*** INPUT DATA ***

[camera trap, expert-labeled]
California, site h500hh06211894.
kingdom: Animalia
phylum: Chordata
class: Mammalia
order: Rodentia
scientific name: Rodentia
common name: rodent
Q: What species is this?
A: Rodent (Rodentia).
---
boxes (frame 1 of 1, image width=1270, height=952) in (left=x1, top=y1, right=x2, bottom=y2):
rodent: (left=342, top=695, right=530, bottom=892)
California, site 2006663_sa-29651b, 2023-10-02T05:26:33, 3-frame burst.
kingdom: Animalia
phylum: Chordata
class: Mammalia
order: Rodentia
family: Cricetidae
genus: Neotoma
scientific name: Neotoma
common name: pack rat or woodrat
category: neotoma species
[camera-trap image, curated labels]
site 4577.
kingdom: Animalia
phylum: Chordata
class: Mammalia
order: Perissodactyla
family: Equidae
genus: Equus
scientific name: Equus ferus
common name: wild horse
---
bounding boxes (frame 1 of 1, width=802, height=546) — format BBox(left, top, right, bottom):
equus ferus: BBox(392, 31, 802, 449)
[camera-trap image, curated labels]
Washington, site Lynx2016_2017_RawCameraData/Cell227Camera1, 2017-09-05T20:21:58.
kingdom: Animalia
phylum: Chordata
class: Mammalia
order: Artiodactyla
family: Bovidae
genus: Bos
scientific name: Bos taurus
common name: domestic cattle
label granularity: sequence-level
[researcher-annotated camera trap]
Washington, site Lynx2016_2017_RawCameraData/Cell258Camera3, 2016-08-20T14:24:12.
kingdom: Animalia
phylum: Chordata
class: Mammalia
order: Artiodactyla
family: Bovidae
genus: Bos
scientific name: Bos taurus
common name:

*** End of INPUT DATA ***

**WHAT YOU ARE ASKED TO DO:**
All records should be written out again exactly as given.

**RESPONSE:**
[camera trap, expert-labeled]
California, site h500hh06211894.
kingdom: Animalia
phylum: Chordata
class: Mammalia
order: Rodentia
scientific name: Rodentia
common name: rodent
Q: What species is this?
A: Rodent (Rodentia).
---
boxes (frame 1 of 1, image width=1270, height=952) in (left=x1, top=y1, right=x2, bottom=y2):
rodent: (left=342, top=695, right=530, bottom=892)
California, site 2006663_sa-29651b, 2023-10-02T05:26:33, 3-frame burst.
kingdom: Animalia
phylum: Chordata
class: Mammalia
order: Rodentia
family: Cricetidae
genus: Neotoma
scientific name: Neotoma
common name: pack rat or woodrat
category: neotoma species
[camera-trap image, curated labels]
site 4577.
kingdom: Animalia
phylum: Chordata
class: Mammalia
order: Perissodactyla
family: Equidae
genus: Equus
scientific name: Equus ferus
common name: wild horse
---
bounding boxes (frame 1 of 1, width=802, height=546) — format BBox(left, top, right, bottom):
equus ferus: BBox(392, 31, 802, 449)
[camera-trap image, curated labels]
Washington, site Lynx2016_2017_RawCameraData/Cell227Camera1, 2017-09-05T20:21:58.
kingdom: Animalia
phylum: Chordata
class: Mammalia
order: Artiodactyla
family: Bovidae
genus: Bos
scientific name: Bos taurus
common name: domestic cattle
label granularity: sequence-level
[researcher-annotated camera trap]
Washington, site Lynx2016_2017_RawCameraData/Cell258Camera3, 2016-08-20T14:24:12.
kingdom: Animalia
phylum: Chordata
class: Mammalia
order: Artiodactyla
family: Bovidae
genus: Bos
scientific name: Bos taurus
common name:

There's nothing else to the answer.